Income has dried up, but income and demand for services are separate matters in the third sector.
Furlough does not provide a solution, because furloughed employees are not allowed to work. That is a roughly suitable arrangement for the private sector, but it leaves charities facing a tough choice: take the financial hit and keep employees active, enabling services to continue, or use furlough and reduce what you can offer to the people relying on your efforts.
Last week a coalition of civil society leaders – including NICVA – wrote to the Chancellor asking him to develop a Coronavirus Job Retention Scheme (CJRS) fit for purpose for social change organisations.
The coalition is comprised of 32 different organisations, led by Charity Finance Group (CFG). Top of its agenda is getting the Chancellor to tackle this furlough Catch-22 faced by community and voluntary organisations.

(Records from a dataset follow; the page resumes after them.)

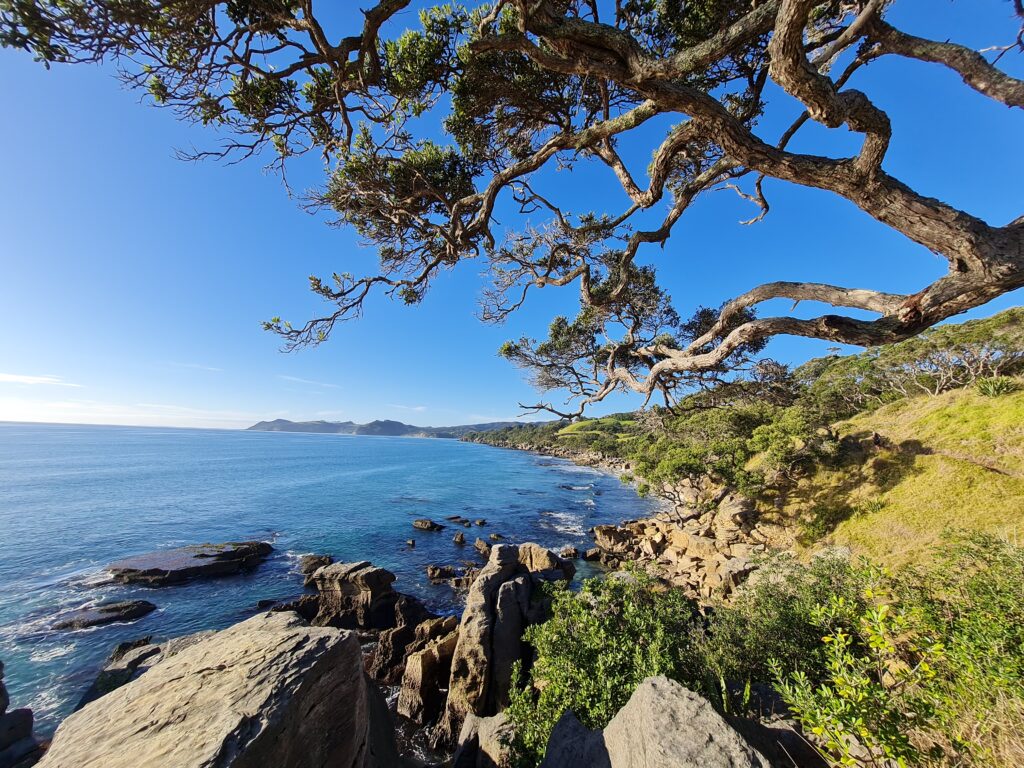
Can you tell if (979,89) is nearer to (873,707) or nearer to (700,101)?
(700,101)

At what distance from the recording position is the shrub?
15.4 metres

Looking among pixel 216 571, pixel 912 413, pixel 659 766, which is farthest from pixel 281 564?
pixel 912 413

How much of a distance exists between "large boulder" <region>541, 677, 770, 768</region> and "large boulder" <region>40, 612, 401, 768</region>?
2462 millimetres

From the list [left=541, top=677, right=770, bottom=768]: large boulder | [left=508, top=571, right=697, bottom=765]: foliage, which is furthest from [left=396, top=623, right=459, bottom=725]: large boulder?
[left=541, top=677, right=770, bottom=768]: large boulder

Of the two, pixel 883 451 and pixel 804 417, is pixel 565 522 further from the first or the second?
pixel 883 451

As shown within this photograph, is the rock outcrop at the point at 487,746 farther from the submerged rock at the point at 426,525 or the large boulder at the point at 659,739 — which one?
the submerged rock at the point at 426,525

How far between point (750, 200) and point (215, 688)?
9.83 metres

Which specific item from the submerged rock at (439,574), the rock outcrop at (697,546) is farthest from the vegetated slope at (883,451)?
the submerged rock at (439,574)

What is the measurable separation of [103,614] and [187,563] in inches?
179

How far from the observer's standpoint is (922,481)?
13.7 meters

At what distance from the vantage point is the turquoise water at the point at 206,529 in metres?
12.7

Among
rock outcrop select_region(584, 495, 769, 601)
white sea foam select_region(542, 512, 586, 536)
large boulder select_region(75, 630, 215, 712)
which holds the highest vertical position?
rock outcrop select_region(584, 495, 769, 601)

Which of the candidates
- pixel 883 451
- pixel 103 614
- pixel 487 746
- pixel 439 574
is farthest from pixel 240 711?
pixel 883 451

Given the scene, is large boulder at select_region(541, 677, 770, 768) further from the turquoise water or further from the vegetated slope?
the turquoise water
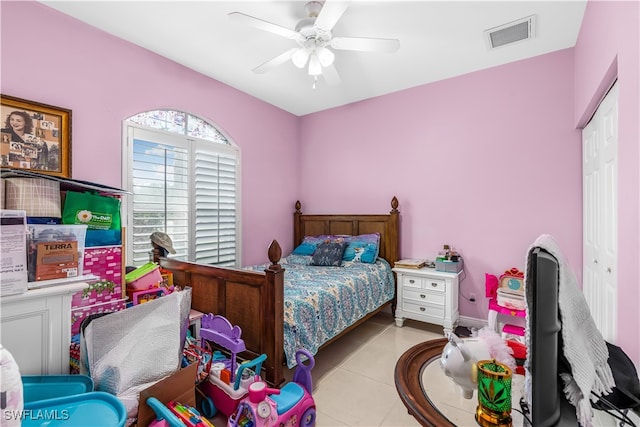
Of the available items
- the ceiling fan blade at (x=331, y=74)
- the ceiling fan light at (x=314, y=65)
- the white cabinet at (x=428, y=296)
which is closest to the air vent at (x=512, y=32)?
the ceiling fan blade at (x=331, y=74)

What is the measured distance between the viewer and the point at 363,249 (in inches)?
137

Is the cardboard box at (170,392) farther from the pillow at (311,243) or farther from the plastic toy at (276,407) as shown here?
the pillow at (311,243)

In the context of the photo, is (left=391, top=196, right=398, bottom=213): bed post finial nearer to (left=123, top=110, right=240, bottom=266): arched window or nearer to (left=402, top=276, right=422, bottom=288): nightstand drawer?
Answer: (left=402, top=276, right=422, bottom=288): nightstand drawer

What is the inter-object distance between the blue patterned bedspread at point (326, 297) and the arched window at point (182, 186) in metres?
0.92

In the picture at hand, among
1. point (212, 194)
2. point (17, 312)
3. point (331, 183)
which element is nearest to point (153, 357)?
point (17, 312)

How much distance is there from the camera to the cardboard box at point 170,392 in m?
1.27

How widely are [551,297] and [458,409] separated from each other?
21.5 inches

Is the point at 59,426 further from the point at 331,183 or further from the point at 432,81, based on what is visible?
the point at 432,81

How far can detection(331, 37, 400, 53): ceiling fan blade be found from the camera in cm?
204

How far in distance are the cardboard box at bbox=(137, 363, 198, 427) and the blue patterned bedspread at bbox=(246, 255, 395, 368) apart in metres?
0.62

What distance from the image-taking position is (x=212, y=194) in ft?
10.7

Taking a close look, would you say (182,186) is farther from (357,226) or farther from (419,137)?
(419,137)

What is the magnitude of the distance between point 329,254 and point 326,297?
107cm

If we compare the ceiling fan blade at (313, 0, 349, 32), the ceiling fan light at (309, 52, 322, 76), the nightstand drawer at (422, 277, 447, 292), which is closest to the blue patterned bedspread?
the nightstand drawer at (422, 277, 447, 292)
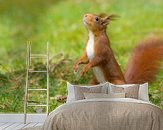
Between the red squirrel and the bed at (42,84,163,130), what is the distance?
1029 mm

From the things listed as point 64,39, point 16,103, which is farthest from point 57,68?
point 16,103

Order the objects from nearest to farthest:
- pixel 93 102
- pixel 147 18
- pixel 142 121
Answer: pixel 142 121 < pixel 93 102 < pixel 147 18

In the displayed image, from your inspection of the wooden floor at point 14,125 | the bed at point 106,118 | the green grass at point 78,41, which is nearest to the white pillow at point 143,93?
the bed at point 106,118

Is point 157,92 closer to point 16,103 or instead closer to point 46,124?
point 16,103

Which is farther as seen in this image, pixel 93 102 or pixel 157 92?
pixel 157 92

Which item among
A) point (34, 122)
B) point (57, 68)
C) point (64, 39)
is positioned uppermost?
point (64, 39)

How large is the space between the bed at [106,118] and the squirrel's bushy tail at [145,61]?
40.2 inches

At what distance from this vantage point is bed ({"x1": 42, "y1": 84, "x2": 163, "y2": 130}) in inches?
120

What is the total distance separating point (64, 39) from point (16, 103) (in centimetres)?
102

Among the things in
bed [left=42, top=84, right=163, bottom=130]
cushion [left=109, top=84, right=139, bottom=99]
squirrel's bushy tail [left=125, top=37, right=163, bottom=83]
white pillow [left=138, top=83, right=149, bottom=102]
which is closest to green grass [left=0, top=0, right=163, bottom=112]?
squirrel's bushy tail [left=125, top=37, right=163, bottom=83]

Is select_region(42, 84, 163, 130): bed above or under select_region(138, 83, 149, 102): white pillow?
under

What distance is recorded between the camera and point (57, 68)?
4.89 metres

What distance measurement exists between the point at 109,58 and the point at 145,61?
413 millimetres

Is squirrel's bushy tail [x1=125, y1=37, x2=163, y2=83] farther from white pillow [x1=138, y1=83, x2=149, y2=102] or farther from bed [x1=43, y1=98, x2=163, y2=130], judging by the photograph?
bed [x1=43, y1=98, x2=163, y2=130]
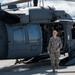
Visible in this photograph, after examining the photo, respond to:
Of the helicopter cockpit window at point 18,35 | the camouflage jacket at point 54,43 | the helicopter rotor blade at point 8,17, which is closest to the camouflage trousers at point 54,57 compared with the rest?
the camouflage jacket at point 54,43

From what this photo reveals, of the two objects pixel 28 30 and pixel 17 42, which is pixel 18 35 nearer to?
pixel 17 42

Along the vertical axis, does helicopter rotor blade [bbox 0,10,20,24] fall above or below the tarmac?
above

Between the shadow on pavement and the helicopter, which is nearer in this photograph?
the shadow on pavement

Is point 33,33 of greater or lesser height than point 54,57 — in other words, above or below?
above

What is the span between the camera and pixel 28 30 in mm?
17703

Its letter lays all this out very well: “The CRJS was an exceptionally generous scheme which was welcomed by the sector and which charities and social enterprises have availed themselves of during its first phase. However, as a scheme designed predominantly with private enterprise in mind, it had the perverse effect of incentivising mothballing of provision and not mobilisation.
“As we enter this further lockdown charities and social enterprises have already depleted their reserves, started to reduce their workforces and many are facing a critical dilemma; ensure the sustainability of their organisations through making use of a scheme that helps to conserve funds spent on salaries but which incentivizes the cessation of activity when it is never more needed, or risk financial collapse in the near future so that beneficiaries are supported over the second lockdown. History tells us that it will continue to be the latter choice they exercise.

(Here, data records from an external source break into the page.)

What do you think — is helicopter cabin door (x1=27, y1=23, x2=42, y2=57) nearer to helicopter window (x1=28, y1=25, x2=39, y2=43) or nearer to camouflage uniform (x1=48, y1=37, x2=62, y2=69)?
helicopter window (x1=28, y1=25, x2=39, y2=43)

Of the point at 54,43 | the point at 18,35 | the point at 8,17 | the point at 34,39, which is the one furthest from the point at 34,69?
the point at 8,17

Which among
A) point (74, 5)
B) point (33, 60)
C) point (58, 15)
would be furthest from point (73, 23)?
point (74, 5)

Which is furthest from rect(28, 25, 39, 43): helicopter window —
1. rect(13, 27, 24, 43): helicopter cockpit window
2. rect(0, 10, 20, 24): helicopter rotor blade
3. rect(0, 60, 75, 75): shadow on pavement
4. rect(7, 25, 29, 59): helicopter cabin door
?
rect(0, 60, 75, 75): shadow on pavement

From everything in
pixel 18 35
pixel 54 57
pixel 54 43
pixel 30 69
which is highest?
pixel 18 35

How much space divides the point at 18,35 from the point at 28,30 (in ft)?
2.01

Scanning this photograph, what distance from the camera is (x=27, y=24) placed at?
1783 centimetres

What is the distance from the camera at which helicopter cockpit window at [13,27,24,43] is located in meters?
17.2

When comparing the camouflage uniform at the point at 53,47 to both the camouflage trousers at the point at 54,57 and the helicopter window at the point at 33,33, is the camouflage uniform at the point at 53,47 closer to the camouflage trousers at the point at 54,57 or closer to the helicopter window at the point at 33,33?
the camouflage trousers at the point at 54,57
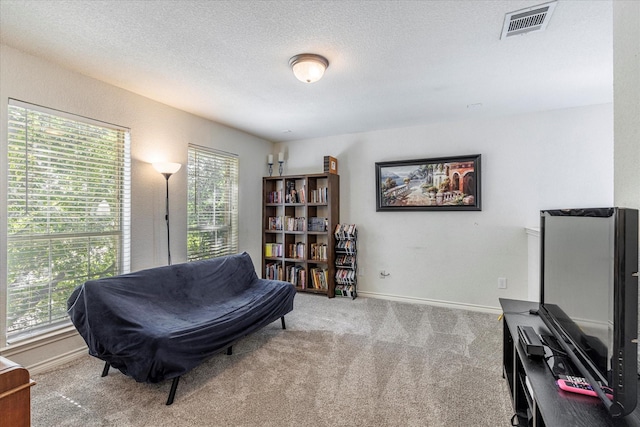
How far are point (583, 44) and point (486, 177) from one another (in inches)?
69.5

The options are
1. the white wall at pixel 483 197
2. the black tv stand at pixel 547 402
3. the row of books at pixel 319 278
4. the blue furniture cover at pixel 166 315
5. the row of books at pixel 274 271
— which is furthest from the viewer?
the row of books at pixel 274 271

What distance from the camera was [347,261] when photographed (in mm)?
4211

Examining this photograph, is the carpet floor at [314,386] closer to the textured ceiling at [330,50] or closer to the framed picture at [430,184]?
the framed picture at [430,184]

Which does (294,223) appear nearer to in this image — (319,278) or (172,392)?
(319,278)

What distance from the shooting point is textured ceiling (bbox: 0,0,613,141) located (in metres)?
1.72

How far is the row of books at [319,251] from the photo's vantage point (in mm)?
4320

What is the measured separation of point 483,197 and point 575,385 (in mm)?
2898

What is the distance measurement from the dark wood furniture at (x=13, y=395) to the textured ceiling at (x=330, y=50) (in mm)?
1822

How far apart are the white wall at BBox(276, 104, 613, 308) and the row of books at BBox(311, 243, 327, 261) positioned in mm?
514

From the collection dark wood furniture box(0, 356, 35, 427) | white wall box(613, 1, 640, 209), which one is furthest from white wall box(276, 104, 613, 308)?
dark wood furniture box(0, 356, 35, 427)

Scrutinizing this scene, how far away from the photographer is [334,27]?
1871 mm

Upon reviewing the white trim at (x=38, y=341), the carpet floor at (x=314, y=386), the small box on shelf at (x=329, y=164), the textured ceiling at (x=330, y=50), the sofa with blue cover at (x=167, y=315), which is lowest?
the carpet floor at (x=314, y=386)

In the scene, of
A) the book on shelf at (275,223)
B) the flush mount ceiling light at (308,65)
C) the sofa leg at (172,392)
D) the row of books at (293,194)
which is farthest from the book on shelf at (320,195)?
the sofa leg at (172,392)

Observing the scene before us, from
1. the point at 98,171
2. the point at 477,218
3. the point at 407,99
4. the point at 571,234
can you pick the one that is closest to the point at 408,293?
the point at 477,218
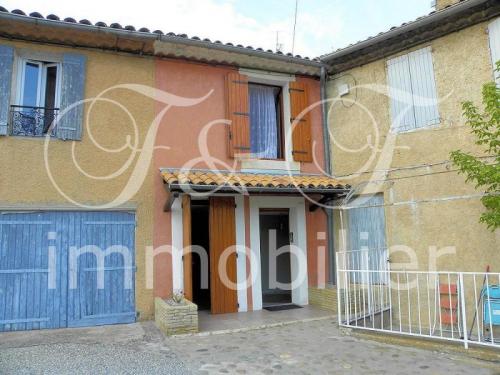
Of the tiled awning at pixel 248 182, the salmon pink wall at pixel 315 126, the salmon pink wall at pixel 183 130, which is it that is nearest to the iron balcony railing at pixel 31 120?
the salmon pink wall at pixel 183 130

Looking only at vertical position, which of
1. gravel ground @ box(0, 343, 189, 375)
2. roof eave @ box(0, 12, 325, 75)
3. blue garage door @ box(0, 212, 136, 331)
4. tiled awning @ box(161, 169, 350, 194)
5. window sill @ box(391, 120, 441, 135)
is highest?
roof eave @ box(0, 12, 325, 75)

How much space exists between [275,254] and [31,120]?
782cm

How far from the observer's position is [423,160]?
9531 millimetres

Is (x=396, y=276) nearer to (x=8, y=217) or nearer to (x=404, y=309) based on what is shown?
(x=404, y=309)

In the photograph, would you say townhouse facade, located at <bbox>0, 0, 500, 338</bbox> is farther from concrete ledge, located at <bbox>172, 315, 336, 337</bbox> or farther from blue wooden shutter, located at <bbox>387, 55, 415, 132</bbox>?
concrete ledge, located at <bbox>172, 315, 336, 337</bbox>

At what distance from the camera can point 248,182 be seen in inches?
371

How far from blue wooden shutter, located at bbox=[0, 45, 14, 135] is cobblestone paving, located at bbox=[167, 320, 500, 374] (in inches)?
220

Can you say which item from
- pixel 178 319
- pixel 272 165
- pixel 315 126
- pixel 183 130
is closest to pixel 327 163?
pixel 315 126

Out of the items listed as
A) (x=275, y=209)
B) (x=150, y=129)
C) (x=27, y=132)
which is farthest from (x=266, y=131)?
(x=27, y=132)

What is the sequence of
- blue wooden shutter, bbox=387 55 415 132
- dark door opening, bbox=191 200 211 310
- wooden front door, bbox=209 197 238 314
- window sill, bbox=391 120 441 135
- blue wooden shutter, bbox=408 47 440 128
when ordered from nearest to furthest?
1. window sill, bbox=391 120 441 135
2. blue wooden shutter, bbox=408 47 440 128
3. blue wooden shutter, bbox=387 55 415 132
4. wooden front door, bbox=209 197 238 314
5. dark door opening, bbox=191 200 211 310

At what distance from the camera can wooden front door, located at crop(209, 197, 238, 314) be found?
10203mm

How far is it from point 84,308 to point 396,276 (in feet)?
22.9

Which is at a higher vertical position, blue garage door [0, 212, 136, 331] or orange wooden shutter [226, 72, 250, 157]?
orange wooden shutter [226, 72, 250, 157]

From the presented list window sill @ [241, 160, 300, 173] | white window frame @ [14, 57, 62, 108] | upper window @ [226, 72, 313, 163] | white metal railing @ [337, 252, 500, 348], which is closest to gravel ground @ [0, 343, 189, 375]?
white metal railing @ [337, 252, 500, 348]
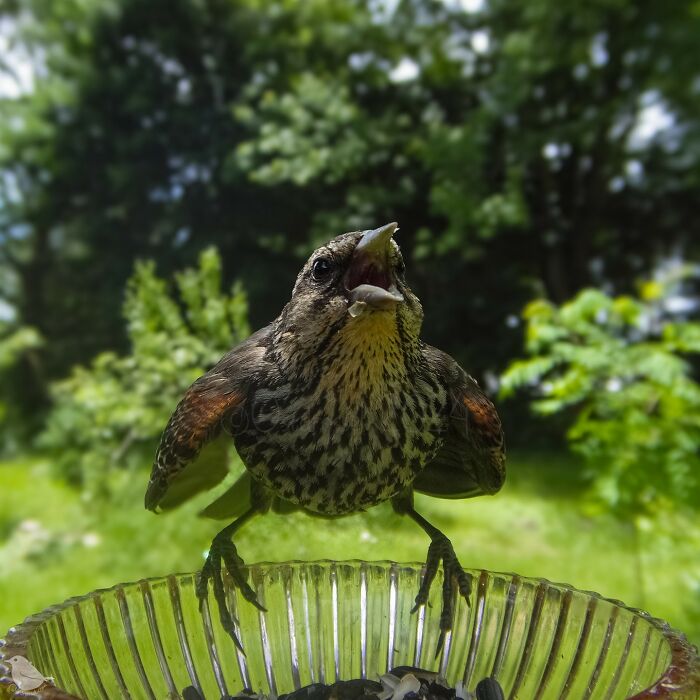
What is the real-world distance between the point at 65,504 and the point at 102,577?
53cm

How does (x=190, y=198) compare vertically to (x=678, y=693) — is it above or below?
above

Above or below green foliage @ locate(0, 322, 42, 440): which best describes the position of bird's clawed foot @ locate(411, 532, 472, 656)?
below

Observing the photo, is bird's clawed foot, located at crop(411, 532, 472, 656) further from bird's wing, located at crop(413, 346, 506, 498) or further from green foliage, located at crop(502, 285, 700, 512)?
green foliage, located at crop(502, 285, 700, 512)

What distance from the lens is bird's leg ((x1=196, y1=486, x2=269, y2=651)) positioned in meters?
0.71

“We seek a simple time limited extension, similar to the steps taken by the DfE in respect of adoption services to support practitioners' income while continuing their work with families, to enable those social change organisations who are facing financial distress to furlough staff and enable volunteering back to the cause to ensure maximum public benefit delivery can continue.
“We know from recent surveys that a third of charities have already announced redundancies in service delivery roles, at a time when supporting people on the front line is never more needed.3It is counterproductive to be paying for a charity or social enterprise employee to stop working when our citizens so desperately need helplines, advice, support and guidance; whether on mental health, unemployment, homelessness or loneliness and isolation.
“We are happy to work rapidly with HMT and HMRC to ensure that abuse of such an extension can be avoided by establishing appropriate parameters and criteria for eligibility.”
It is now up to the government to listen. These problems were flagged up months ago, during the first phase of furlough, and were not addressed.
If the same attitude and same lack of detailed thinking prevails again, it is likely that more organisations will be forced to go the way of Action MS.
That would be devastating news for the third sector – and for the people and families who rely on charitable services.
Instead, the government should find a way to shore up organisations in financial trouble while still allowing staff to work. This is not a case of buttressing some failing industry. The vaccine news is a reminder of that.
This is about helping good, valued organisations through an extraordinary – and temporary – period of global history. A period whose end is hopefully in sight.